5. Ink on the printed surface does not peel off at all (good)
4. The peeled area of the ink film is 1% or more and less than 5% (practical)
3. 3. The peeled area of the ink film is 5% or more and less than 20% (slightly defective)
2. 2. The peeled area of the ink film is 20% or more and less than 50% (defective)
1. 1. Ink film is removed by 50% or more (extremely defective)
Note that 5 and 4 are ranges in which there is no practical problem.
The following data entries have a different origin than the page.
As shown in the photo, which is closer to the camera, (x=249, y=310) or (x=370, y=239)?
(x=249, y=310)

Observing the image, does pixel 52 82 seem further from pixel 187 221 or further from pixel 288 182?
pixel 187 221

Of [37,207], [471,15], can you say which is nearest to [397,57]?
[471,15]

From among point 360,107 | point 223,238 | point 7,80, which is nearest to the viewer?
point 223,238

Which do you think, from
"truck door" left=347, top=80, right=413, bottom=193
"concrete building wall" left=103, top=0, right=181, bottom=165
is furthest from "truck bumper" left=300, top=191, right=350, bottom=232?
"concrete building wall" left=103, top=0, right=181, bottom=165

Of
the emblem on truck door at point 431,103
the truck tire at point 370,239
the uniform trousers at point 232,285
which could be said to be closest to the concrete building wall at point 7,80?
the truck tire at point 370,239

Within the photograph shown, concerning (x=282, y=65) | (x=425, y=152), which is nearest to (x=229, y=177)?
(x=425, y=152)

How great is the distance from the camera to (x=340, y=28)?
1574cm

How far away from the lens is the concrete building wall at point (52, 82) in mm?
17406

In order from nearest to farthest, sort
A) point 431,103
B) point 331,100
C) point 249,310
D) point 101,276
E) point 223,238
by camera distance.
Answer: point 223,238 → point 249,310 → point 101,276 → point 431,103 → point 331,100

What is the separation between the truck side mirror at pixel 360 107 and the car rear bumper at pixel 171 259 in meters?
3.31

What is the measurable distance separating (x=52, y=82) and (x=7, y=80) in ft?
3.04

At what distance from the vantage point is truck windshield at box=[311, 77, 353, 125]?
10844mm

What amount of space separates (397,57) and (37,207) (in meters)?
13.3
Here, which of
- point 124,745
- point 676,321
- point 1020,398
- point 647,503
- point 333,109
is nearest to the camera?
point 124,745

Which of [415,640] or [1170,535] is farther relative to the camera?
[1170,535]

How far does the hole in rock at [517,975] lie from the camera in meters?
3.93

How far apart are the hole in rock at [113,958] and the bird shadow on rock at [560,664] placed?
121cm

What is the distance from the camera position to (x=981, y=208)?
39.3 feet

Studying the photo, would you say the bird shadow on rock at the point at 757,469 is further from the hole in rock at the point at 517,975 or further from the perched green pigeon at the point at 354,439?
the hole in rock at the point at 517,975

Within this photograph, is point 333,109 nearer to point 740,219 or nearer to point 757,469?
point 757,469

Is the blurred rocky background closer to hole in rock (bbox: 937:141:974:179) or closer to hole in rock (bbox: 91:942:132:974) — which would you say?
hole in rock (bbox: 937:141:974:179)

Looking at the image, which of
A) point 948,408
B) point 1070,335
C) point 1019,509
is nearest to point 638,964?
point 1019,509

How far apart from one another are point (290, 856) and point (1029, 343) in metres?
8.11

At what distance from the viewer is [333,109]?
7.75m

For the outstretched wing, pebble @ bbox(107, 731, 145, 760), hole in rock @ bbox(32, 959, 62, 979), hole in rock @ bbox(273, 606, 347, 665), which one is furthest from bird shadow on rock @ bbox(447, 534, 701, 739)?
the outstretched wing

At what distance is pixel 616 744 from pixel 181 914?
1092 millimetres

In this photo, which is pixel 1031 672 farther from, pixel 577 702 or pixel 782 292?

From the evaluation results, by using the printing coating agent of the present invention, the gloss of the printed layer of the digital printed matter and the conventional front printing ink printed matter is improved, and the salt blocking resistance and salt blocking resistance, which are various physical properties required for the flexible packaging front printing ink, and The tape adhesiveness, scratch resistance, and oil resistance were significantly improved, and the heat resistance required for sealing the film could be significantly improved.

Claims (7)

A printing coating agent for forming a protective layer in a printed matter having at least a base material, a printing layer and a protective layer in this order, which is a polyurethane resin (A), a vinyl chloride-vinyl acetate copolymer resin (B), and a rosin-modified malein. Contains acid resin (C)
The acid value of the rosin-modified maleic acid resin (C) is 100 mgKOH / g or less.
The mass ratio (A) / (B) of the polyurethane resin (A) and the vinyl chloride-vinyl acetate copolymer resin (B) is 90/10 to 50/50.
A coating agent for printing, wherein the mass ratio (A) / (C) of the polyurethane resin (A) and the rosin-modified maleic acid resin (C) is 30/70 to 70/30. The printing coating agent according to claim 1, further comprising a metal chelate (D). The printing coating agent according to claim 1 or 2, wherein the vinyl chloride-vinyl acetate copolymer resin (B) has a hydroxyl group. The printing coating agent according to any one of claims 1 to 3, wherein the rosin-modified maleic acid resin (C) has a softening point of 130 to 160 ° C. The printing coating agent according to any one of claims 1 to 4, further comprising a polydimethylsiloxane resin. The printing coating agent according to any one of claims 1 to 5, wherein the printing layer is a digital printing layer. A printed matter having at least a base material, a printing layer, and a protective layer composed of the printing coating agent according to any one of claims 1 to 6 in this order.